As Thomas Friedman once opined, “the earth is flat.” In this, he meant the internet had the possibility of democratizing many gigantic vertical institutions, empowering individuals, either singularly or collectively, to exert greater power over them or subvert them altogether.
The music industry provides an example of this concept’s possibilities and limits.
In my youth during the 1980s, musicians played any venue they could in the hopes that a record company talent scout would hear them and sign them. Especially if the musician was located in the heartland, the odds of being heard were remote. So too, musicians could also rent a studio to make a “demo tape” for submission to record companies. The odds of them being heard were zilch.
Today, however, musical entrepreneurs don’t need a studio to record their music. They can record and produce their music on their laptops. Then, they can immediately submit their music not to a corporate record industry suit but directly to the public. Unencumbered by the suffocating weight of the corporate record industry’s titans, budding artists and their audiences can musically commune in cyberspace. So, does this mean that this latest democratization of music has once again melded the myth and the reality of the music industry?
In the mid-2000s, I had the opportunity to talk with a rock star from the 1970s, who was playing concerts to promote his new album. It was at a time when some internet companies, such as Napster, had put on steroids the old trick of taping a song off the radio to avoid having to buy it. Thus, the star expressed his consternation at this and other changes within the music industry. Not surprisingly, the crux of his complaints revolved around the fact that the internet made it almost impossible to quantify and collect royalties for the sale of the work. It seemed almost impossible to monetize music in cyberspace, which directly impacted his livelihood. In consequence, he and other artists had to tour to make their money.

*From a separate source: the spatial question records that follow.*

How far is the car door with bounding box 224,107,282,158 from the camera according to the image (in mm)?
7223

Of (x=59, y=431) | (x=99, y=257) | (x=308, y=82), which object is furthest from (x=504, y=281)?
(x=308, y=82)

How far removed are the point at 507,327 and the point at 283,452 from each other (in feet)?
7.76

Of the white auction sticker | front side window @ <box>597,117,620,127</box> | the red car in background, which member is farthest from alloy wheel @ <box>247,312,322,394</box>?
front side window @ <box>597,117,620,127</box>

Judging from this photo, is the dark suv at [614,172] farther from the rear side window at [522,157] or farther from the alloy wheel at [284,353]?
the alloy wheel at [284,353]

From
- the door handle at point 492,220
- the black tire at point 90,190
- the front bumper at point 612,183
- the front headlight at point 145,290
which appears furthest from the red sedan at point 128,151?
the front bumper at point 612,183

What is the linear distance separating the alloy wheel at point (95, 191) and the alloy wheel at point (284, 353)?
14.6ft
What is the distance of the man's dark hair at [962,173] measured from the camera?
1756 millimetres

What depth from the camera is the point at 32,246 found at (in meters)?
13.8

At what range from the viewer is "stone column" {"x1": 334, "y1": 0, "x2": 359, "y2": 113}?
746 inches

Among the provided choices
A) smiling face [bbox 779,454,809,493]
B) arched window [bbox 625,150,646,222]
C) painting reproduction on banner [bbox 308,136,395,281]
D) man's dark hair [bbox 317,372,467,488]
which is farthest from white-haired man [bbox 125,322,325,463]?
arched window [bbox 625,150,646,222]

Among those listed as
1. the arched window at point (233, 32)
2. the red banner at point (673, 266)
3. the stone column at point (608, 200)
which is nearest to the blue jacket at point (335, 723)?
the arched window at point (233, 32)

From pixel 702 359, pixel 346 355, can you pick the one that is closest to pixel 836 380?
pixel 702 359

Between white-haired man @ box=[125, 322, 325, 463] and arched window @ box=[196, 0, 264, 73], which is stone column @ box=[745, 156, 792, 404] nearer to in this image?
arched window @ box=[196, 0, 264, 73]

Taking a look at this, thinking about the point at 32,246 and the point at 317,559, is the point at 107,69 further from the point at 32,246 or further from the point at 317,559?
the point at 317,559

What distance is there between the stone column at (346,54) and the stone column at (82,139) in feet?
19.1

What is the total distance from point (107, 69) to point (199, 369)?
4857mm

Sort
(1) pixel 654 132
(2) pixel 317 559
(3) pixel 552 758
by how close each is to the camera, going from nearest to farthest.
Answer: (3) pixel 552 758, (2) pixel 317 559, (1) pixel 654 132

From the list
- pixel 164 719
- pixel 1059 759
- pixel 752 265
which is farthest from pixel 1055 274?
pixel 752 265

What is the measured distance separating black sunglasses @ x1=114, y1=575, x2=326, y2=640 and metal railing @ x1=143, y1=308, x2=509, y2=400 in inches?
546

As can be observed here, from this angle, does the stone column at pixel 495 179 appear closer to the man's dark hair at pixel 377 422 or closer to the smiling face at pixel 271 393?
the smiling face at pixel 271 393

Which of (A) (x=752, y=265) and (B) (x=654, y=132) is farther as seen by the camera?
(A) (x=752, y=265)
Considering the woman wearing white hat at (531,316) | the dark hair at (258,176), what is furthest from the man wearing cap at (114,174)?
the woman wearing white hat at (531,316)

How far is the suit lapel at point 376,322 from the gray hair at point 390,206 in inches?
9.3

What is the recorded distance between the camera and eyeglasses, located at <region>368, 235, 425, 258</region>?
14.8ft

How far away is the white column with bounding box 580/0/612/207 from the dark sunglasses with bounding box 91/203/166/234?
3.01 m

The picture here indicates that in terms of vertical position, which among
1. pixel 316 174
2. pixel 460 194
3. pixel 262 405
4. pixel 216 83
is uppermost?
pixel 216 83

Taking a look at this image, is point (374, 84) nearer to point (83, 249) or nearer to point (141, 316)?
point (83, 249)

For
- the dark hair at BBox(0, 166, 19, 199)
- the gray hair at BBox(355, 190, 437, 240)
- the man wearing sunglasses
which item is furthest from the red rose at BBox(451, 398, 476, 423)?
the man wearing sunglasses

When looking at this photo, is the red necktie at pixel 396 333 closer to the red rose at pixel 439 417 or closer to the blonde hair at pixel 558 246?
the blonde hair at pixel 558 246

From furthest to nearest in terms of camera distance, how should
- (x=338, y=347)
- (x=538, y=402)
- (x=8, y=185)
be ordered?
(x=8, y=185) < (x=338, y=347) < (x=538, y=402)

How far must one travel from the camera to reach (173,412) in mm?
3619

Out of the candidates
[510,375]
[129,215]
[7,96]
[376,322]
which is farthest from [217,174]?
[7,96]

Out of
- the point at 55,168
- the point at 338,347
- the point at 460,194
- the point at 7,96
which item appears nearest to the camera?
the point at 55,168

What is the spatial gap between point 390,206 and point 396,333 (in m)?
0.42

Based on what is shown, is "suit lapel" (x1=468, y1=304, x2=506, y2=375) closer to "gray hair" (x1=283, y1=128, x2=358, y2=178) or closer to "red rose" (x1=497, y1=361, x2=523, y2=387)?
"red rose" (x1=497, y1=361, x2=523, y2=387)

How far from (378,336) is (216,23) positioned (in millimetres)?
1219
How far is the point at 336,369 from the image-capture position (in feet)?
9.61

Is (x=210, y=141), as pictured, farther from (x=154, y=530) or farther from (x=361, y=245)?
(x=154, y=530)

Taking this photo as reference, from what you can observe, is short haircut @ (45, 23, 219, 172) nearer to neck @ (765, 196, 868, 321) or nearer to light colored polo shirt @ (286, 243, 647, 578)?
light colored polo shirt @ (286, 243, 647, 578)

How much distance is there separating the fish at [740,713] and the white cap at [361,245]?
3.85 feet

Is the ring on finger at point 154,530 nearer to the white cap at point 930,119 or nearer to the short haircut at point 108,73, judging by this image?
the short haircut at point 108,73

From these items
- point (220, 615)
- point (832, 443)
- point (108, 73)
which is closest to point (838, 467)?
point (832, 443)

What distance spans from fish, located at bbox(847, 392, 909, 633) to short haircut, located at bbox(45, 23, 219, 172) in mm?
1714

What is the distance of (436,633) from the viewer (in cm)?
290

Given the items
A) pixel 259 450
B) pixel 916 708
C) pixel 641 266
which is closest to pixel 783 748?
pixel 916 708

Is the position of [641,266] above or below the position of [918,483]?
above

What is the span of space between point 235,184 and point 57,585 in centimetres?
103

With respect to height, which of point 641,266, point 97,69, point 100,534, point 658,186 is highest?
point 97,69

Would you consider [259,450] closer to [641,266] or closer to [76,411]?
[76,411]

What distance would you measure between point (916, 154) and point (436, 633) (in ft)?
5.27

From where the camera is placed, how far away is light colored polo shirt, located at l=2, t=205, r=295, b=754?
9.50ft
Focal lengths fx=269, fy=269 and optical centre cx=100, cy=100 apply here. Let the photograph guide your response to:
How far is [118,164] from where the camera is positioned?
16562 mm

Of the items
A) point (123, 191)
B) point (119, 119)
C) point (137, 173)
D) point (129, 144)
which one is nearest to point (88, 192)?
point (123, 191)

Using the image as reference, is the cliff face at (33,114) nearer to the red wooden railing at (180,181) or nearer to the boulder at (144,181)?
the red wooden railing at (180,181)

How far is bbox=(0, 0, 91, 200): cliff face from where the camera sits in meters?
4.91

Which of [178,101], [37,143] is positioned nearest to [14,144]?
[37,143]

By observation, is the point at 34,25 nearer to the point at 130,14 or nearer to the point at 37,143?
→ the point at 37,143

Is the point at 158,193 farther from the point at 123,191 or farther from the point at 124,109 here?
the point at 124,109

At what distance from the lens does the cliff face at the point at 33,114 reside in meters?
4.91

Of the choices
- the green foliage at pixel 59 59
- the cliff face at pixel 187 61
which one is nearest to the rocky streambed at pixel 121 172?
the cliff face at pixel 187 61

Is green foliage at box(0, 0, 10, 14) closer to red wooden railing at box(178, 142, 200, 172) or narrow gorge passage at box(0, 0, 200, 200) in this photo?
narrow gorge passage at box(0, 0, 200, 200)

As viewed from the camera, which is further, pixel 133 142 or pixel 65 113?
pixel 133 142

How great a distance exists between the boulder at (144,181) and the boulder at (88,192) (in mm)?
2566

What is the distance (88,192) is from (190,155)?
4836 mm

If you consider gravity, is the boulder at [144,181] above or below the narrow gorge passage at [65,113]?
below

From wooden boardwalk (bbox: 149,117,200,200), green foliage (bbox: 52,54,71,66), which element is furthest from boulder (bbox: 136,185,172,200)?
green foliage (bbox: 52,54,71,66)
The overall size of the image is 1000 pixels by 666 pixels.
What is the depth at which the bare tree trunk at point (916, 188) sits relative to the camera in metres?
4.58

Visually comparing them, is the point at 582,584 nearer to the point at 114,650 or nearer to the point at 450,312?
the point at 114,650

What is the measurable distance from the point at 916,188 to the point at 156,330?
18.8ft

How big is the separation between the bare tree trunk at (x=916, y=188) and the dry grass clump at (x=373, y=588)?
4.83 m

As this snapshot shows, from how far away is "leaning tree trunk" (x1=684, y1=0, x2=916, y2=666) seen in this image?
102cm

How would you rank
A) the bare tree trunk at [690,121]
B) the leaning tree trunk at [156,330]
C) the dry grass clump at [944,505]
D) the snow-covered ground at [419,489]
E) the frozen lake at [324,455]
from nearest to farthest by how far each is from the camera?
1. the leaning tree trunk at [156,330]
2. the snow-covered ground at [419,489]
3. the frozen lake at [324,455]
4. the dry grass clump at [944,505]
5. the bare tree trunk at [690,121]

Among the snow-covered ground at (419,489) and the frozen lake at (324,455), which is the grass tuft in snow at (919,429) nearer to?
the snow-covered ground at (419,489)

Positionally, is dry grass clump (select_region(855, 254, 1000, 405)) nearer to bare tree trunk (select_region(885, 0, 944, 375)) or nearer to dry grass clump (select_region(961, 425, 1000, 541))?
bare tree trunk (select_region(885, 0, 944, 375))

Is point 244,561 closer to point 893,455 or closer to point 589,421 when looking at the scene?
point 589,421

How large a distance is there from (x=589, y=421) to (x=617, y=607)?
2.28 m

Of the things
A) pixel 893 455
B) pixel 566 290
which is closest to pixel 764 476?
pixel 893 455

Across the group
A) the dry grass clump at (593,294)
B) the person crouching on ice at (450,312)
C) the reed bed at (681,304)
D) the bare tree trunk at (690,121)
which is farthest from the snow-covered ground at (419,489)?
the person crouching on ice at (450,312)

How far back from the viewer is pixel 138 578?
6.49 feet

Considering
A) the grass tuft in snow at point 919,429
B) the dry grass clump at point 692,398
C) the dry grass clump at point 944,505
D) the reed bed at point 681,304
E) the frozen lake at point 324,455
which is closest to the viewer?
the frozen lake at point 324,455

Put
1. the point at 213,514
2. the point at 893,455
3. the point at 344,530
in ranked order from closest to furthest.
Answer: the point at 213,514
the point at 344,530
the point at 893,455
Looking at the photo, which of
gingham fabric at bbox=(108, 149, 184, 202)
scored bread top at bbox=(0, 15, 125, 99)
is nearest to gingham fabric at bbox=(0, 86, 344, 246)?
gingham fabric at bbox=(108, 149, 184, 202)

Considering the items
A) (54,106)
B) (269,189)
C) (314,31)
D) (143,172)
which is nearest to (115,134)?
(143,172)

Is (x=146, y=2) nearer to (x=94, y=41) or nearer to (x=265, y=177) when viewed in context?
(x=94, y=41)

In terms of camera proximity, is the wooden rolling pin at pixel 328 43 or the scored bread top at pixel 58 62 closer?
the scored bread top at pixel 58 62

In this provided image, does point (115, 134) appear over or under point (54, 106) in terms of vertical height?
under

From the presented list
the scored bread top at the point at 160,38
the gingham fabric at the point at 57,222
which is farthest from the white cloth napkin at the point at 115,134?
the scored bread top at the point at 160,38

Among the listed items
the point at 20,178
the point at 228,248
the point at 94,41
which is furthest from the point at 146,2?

But this rocker had found fame and fortune under the old system, where the corporate record industry’s titans would provide the publicity and air play that could virtually ensure a large audience. Yet, he wasn’t just doing his version of a Rolling Stones tune: “hey (hey), you (you), get off of my lawn!” He had been an entrepreneur in his youth, doing tasks ranging from handing out fliers to his gigs, which he booked, to writing songs, which he recorded, put on vinyl, and sold at those gigs. He recognized the opportunities to access and build audiences and commended young artists on their entrepreneurship in doing so. Yet he also worried that these young artists would not be able to enjoy the fruits of their musical labors and subsidize their searches for wider audiences, because of their relative inability to monetize their recorded music.
So, too, the corporate record industry’s titans have not gone away. Their power will continue to manufacture stars; and their siren songs will tempt budding independent ones to become co-opted. Thus, given the issues young artists will have in monetizing their music and, ergo, continuing their efforts to reach wider audiences, one is left to wonder if the current resurgence in the democratization of music will endure.
It has been said that when we look to the heavens on a diaphanous eve, what we see are long dead stars’ faint, final rays reaching Earth. But wouldn’t it be wondrous if these inspiring rays were not from the stars’ death but from their birth?